▶ TASK INSTRUCTIONS
What you write should be the line containing "Declining birth rate;" followed by every line after it to the end of the listing, exactly as given, and nothing more.

▶ DATA SUPPLIED
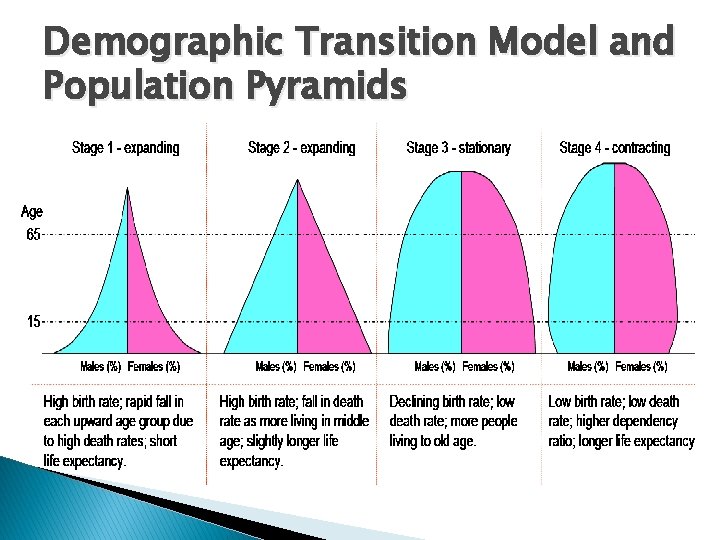 Demographic Transition Model and Population Pyramids

Stage 1 - expanding

Stage 2 - expanding

Stage 3 - stationary

Stage 4 - contracting

Age

65

15

Males (%) Females (%)

Males (%) Females (%)

Males (%) Females (%)

Males (%) Females (%)

High birth rate; rapid fall in each upward age group due to high death rates; short life expectancy.

High birth rate; fall in death rate as more living in middle age; slightly longer life expectancy.

Declining birth rate; low death rate; more people living to old age.

Low birth rate; low death rate; higher dependency ratio; longer life expectancy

▶ RESPONSE BELOW
Declining birth rate; low death rate; more people living to old age.

Low birth rate; low death rate; higher dependency ratio; longer life expectancy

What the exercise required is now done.